** Dataset content follows **

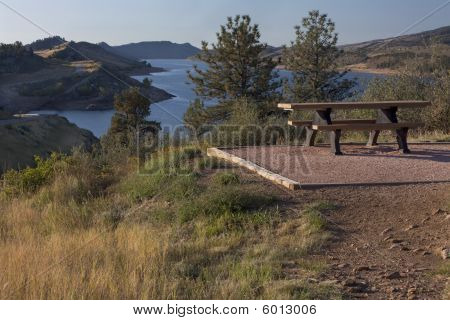 Picnic Table On Shore Of Mountain Reservoir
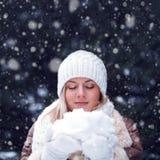 Glückliche Frau mit den geschlossenen Augen, die Schnee anhalten Lizenzfreies Stockfoto
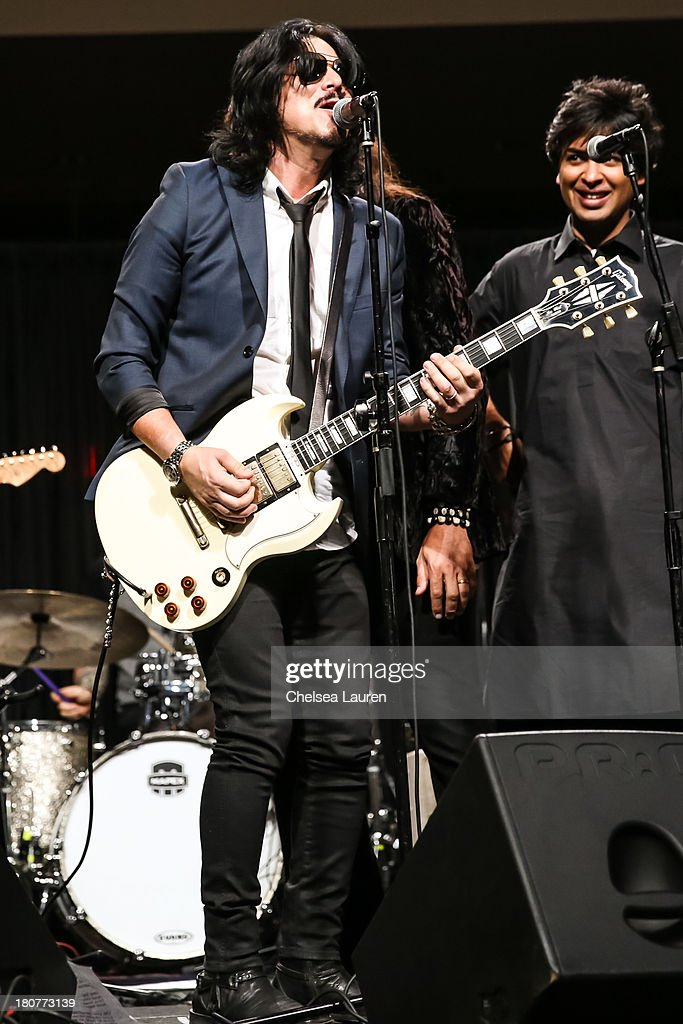 Guitarist <a gi-track='captionPersonalityLinkClicked' href=/galleries/search?phrase=Gilby+Clarke&family=editorial&specificpeople=614488 ng-click='$event.stopPropagation()'>Gilby Clarke</a> performs at Adopt the Arts' Peace Through Music celebrity gala at Loews Hollywood Hotel on September 15, 2013 in Hollywood, California.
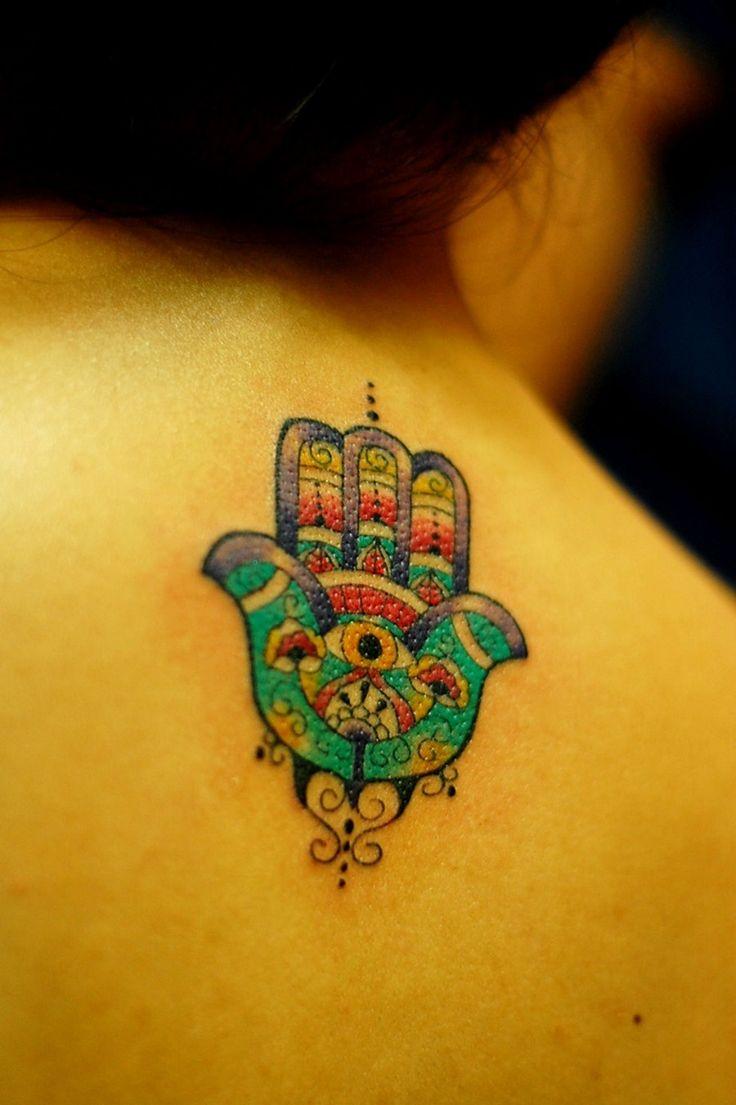 little coloured evil eye hand tattoo on the back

** End of Dataset content **

• _Problem statement_
Return each of the lines exactly as they appear above, with no images.

• _Result for this task_
 Picnic Table On Shore Of Mountain Reservoir
 Glückliche Frau mit den geschlossenen Augen, die Schnee anhalten Lizenzfreies Stockfoto
 Guitarist <a gi-track='captionPersonalityLinkClicked' href=/galleries/search?phrase=Gilby+Clarke&family=editorial&specificpeople=614488 ng-click='$event.stopPropagation()'>Gilby Clarke</a> performs at Adopt the Arts' Peace Through Music celebrity gala at Loews Hollywood Hotel on September 15, 2013 in Hollywood, California.
 little coloured evil eye hand tattoo on the back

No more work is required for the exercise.